Almost 40/240, but still runnin through hoes. Playin girls like hasbro. I keep life simple, don't get any of em pregnant and stay single. Chicks don't mind if you are open and say up front you like more than one. But you try to play em I know for certain you get caught, your gonna be praying for forgiveness son. Hell hath no fury like a woman scorned. I have no interest inn-recreating that event id rather watch porn. I'm outside of the norm. But one thing I do know is a woman will destroy your shit like a storm. But stay calm, there's an answer to this, you have to be patient. But after a little while you'll be singing songs. Quoting from psalms. I know my future no need to let someone read my palms.
Palms by the beach. I repeat I quit. I've already raised my kids. I'm pissed. How can people still chase me. Even after they're gone. It's simple. Life's all about money. I find it all funny. I struggle with plenty. But one thing I do know? Gotta find it entertaining or your not gonna have a good day. I've done raised my kids but people still looking to me. I did my best you should see where I came from. I'm not saying I have some kind of special wisdom.
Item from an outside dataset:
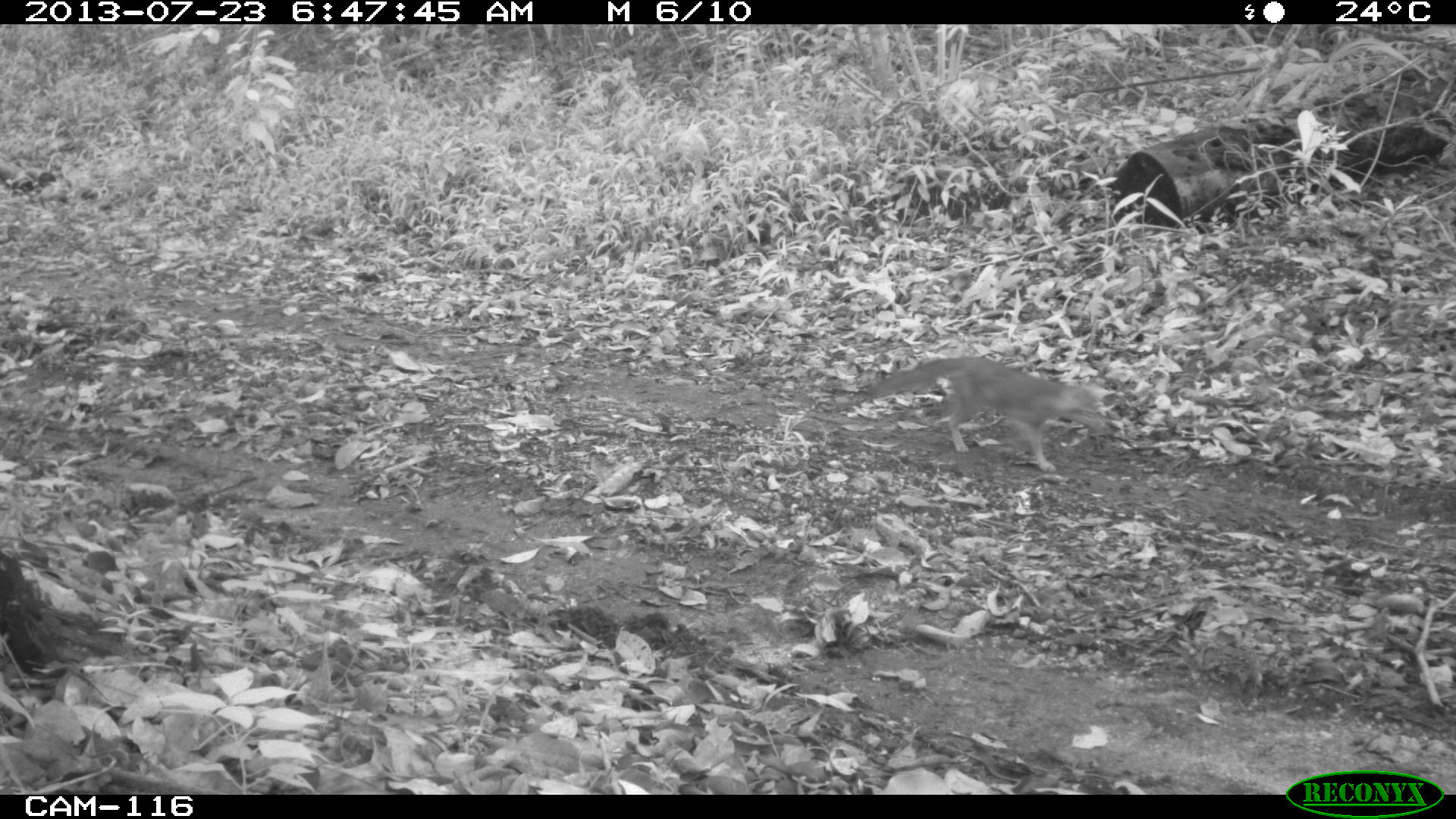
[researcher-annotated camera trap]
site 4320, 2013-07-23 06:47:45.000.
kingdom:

But I can guarantee u follow simple steps you'll be able to live at least decent. Gone are the days of kingdoms. Still plenty chance that they'll erect a temple of you're better than normal, exceedingly insightful. Life definitely ain't delightful. I ain't saying that to be spiteful. But unexpected no matter what you might do.
Friday, July 29, 2016
Flesh is weak
Couldn't help but interrupt and be abruptly honest. Be blunt stay blunted. Avoid paranoia, itll destroy ya, enjoy the moment let it pass before you go back youll have a chance to grasp. I added some instrumentals, been instrumental part of what were doin. But I still have plenty of cracks. I dont pretend to know it all but to keep it simple. Love yourself and others. Fuck plenty, you only live once cant take this money with you. Let me get to my point. Light another joint. But not so much i feel disjointed. I have been appointed. I will never be annointed. Im so disappointed. Had the potential to do plenty. Even if i live to be one hun D. I still couldnt overcome my past to represent you. I would still come up short and kickin it with too short. Ive been a good sport. And at the end of the day i hang out with my boys and the rest of my family and cohorts. Im just appreciating tryin to avoid this temptation. Got to stay focused keep my channel on the right station. Try to keep up with me i dont mind im patient. Bring you along, we can set up a new nation. Under god, indivisible, with liberty. And justice for all. Reestablish the connectivity that we could all be feeling. I dont know if i have a ceiling. But ive been on the floor.
Panties im peeling. Man i am reeling. Shes just too damn appealing. I think i got feelings. I be fallin in love like kids are for puppies. Lifes playin out like an album from the doors. Only live once with life you have to explore. Too many girls i cant ignore. I tried to stay true but what can i say. I want to end up somewhere between no sex at all and a whore. Wide range i should hit it. No cases cause id dismiss it. If i had a fine behind id kiss it. There i go again simply pimpin. If i was sittin in a park i guess itd be lincoln. I want to be a spark, whos got a fuse we can all work together. No frustration. But "highly flamable like gas stations.) i hope your time im not wastin. I promise im not wasted. Between sober and inebriated. Workin to hard no time for celebration. Aint got time for player hatin. Trying to become more patient not goin off on my kids. And spoutin off. Take a second. Theres a lesson there i reckin. The rules i be wreck in. a leader in this game. Its something im chasing. But i gotta. Be patient. Focus on the love and the moment. I am no better than you.